How GPT-4 can make medical diagnoses
Based on a real-life case involving a newborn child he treated years earlier, Kohane performs a clinical thought experiment with GPT-4 in the book. The machine was able to correctly identify congenital adrenal hyperplasia, which affects one in 100,000 babies, "just as I would, with all my years of study and experience," Kohane wrote. He gave the machine a few key details about the baby that he learned from a physical exam, as well as some information from an ultrasound and hormone levels.
领英推荐
The doctor was horrified and impressed at the same time.
The anxious realization that millions of families would soon have access to this impressive medical expertise was equally mind-blowing, he wrote. "On the other hand, I was having a sophisticated medical conversation with a computational process, and I could not figure out how we could guarantee or certify that GPT-4's advice would be safe or effective. ".
GPT-4 lacks an ethical compass and isn't always right
The book is chock full of instances of GPT-4's mistakes, which show that it isn't always reliable.
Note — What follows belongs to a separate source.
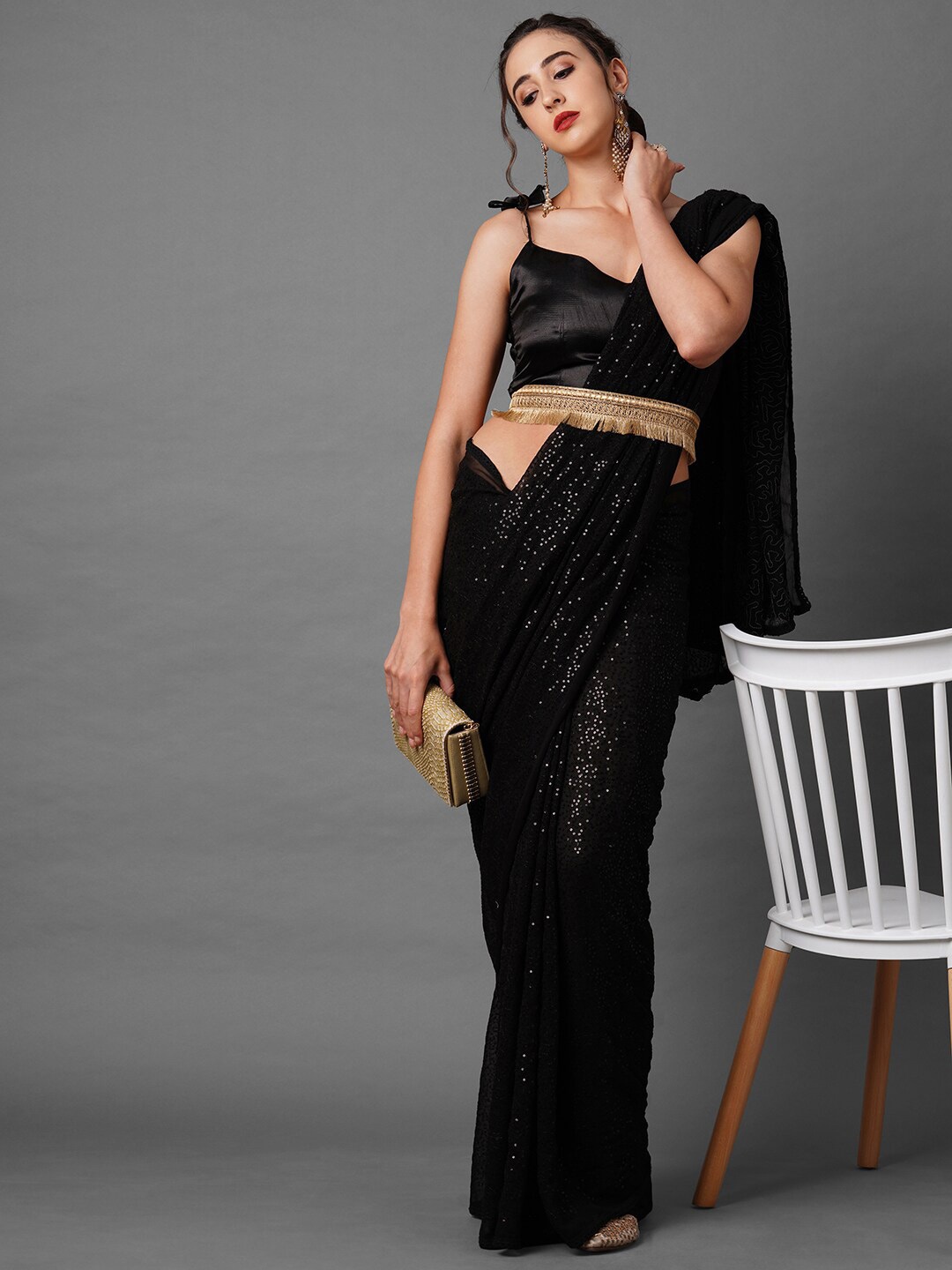 Mitera Black Embellished Sequinned Saree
They can be as simple as typing a BMI incorrectly when the bot had just calculated it correctly, or as complex as incorrectly "solving" a Sudoku puzzle or forgetting to square an equation. The errors are frequently subtle, and the system frequently defends its position when questioned. It's not hard to envision how a misplaced number or incorrect weight calculation could result in serious mistakes in diagnosis or prescription.
In the same way as earlier GPTs, GPT-4 is capable of "hallucinating," which is a technical term for when an AI invents responses or ignores instructions.
GPT-4 responded, "I do not intend to deceive or mislead anyone, but I sometimes make mistakes or assumptions based on incomplete or inaccurate data, when questioned by the book's authors about this issue. Additionally, I lack the ethical accountability and clinical judgment of a human doctor or nurse. ".
Starting a new session with GPT-4 and having it "read over" and "verify" its own work with a "fresh set of eyes" is one possible cross-check the authors advise in the book. This strategy occasionally succeeds in exposing errors, though GPT-4 is reluctant to acknowledge its errors. Asking the bot to display its work so you can check it human-style is another suggestion for error-catching.
Clearly, GPT-4 has the potential to free up valuable time and resources in the clinic, enabling clinicians to spend more time with patients "instead of their computer screens," the authors write. But, as they put it, "we have to force ourselves to imagine a world with smarter and smarter machines, perhaps surpassing human intelligence in nearly every dimension. Afterward, we should carefully consider how we want that world to function.